## Aim 1
In the Citi Bike weather analysis, what is the source of the weather information?
## Aim 2
Summarize the Citi Bike weather analysis in two sentences.
## Aim 3
Extend the Citi Bike ridership analysis from the point where it stops.

## Document excerpt
══════════════════════════════

Understanding Citi Bike through weather
Citi Bike is the number three mode of public transportation in New York City behind the subway and buses. There were 1.2 million Citi Bike trips in February 2020 equaling to 40,000 daily trips. Unlike it’s larger transit counterparts, Citi Bike daily ridership is difficult to predict as it is a mixture of commuter and leisure riders — the former is tied to weekdays and the latter is tied to the weather.
Given this limited information of just weather and weekday, can Citi Bike ridership be accurately predicted?
A Bayesian negative binomial model can predict the number of daily Citi Bike trips using just the weather and day of the week. It clearly captures the seasonality of bike rides, and it provides a credible interval that covers almost every actual observation. The model suggests there are more trips on weekdays, less during rainy days, more as the temperature increases, and less as the wind increases. These are all intuitive drivers of Citi Bike trips. However, using point estimates alone, the RMSE of 14,001 is too large for many practical uses.
Citi Bike publishes real-time and monthly datasets detailing each bike trip taken since 2013. Information includes the date, start- and end-times, departure and arrival stations, subscriber status, rider sex and rider birth year. Ridership has been steadily growing with an average daily ridership of 26,238 in 2013 compared to 56,306 in 2019. To minimize the impact of this omitted growth variable while maximizing the size of the training set, only data from 2017, 2018, and 2019 will be included. The data is then aggregated and bike trip counts are calculated for each day. A random sample of 80% is used to train the model and the remaining 20% is used for model prediction evaluation.
The Citi Bike dataset does not contain weather data. Weather information is obtained from the National Oceanic and Atmospheric Administration (NOAA) for the Central Park weather station. Information includes the daily precipitation, average temperature, and maximum gust speed. The data is collected during the day (i.e. ex post). The final model will be used for prediction so a practical application would require a weather forecast (i.e. ex ante). This discontinuity is acceptable as one-day weather forecasts are quite accurate.
The final dataset consists of 938 observations and five variables.
|Trip_count||continuous||Count of daily Citi Bike trips|
|Weekday||boolean||1 = weekday, 0 = weekend|
|Precipitation||boolean||1 = rain, 0 = no rain|
|Temp||integer||Average daily temperature in Fahrenheit|
|Gust_speed||continuous||Maximum gust speed in miles per hour|
The outcome variable is a simple count of how many bike trips occurred in a single day. Count data is frequently modeled using a Poisson model or the more flexible negative binomial model. The data is assumed to not be zero-inflated as it seems unlikely there would be many days, if any, where there were no Citi Bike trips.

══════════════════════════════

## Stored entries
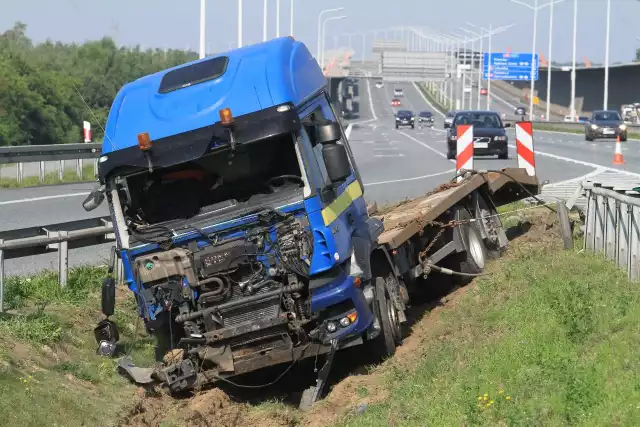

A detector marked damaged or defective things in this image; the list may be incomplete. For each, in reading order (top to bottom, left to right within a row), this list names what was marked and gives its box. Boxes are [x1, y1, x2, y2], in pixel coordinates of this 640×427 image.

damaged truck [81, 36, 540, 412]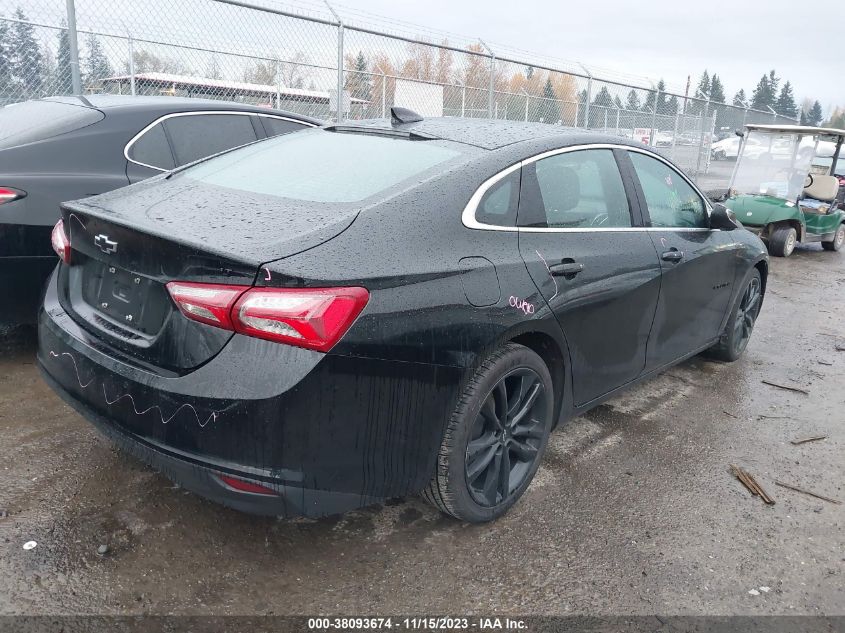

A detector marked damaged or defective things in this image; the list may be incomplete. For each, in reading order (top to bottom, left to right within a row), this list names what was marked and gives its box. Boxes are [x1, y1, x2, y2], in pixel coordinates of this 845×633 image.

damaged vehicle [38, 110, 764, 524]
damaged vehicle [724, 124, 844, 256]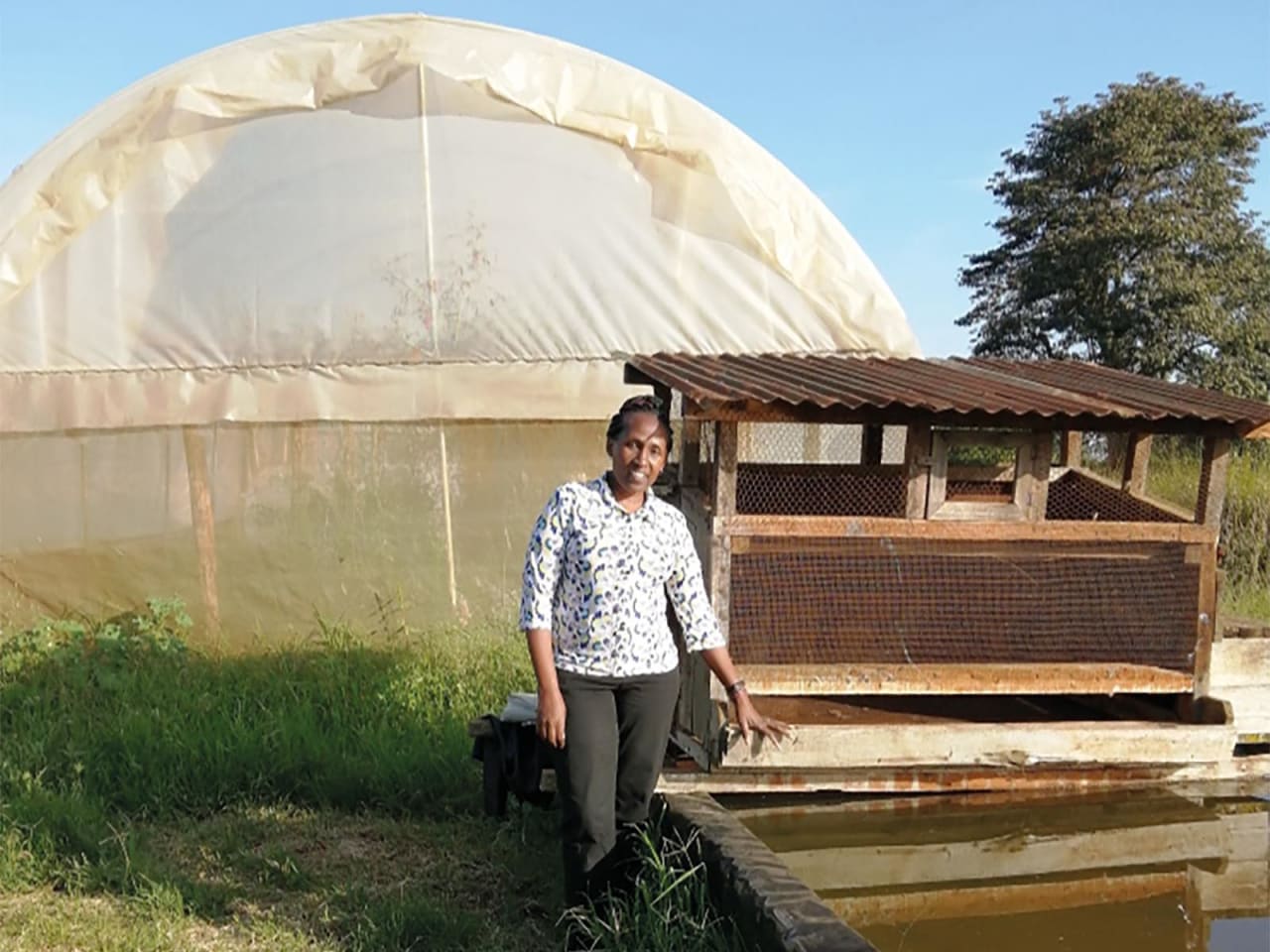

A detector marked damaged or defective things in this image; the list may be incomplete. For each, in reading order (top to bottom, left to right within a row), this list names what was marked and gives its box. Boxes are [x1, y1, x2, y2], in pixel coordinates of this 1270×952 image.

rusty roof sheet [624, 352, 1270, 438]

══════════════════════════════

## Task response 1
The weather information comes from the National Oceanic and Atmospheric Administration (NOAA) for the Central Park weather station.

## Task response 2
A Bayesian negative binomial model predicts daily Citi Bike trips from only the weather and the day of the week, showing more trips on weekdays and in warmer temperatures and fewer on rainy or windy days, though its RMSE of 14,001 is too large for many practical uses. The model uses Citi Bike trip data from 2017 through 2019, aggregated into daily counts and combined with NOAA weather data from the Central Park station, with 80% of the data used for training and 20% for evaluation.

## Task response 3
First, we will fit a negative binomial then evaluate it against a Poisson using expected log predictive density, effective number of model parameters, and Pareto k values via leave-one-out cross-validation.
The model form in R syntax:
Trip count ~ Weekday + Precipitation + Temperature + Gust speed
Specifying priors is the first step of a Bayesian analysis. Each coefficient plus the intercept and shape parameter need a respective prior. Passing the model specification to
brms::get_prior() returns the priors that need to be set along with their default values. These should be replaced with our own priors.
Interpreting coefficients (and priors)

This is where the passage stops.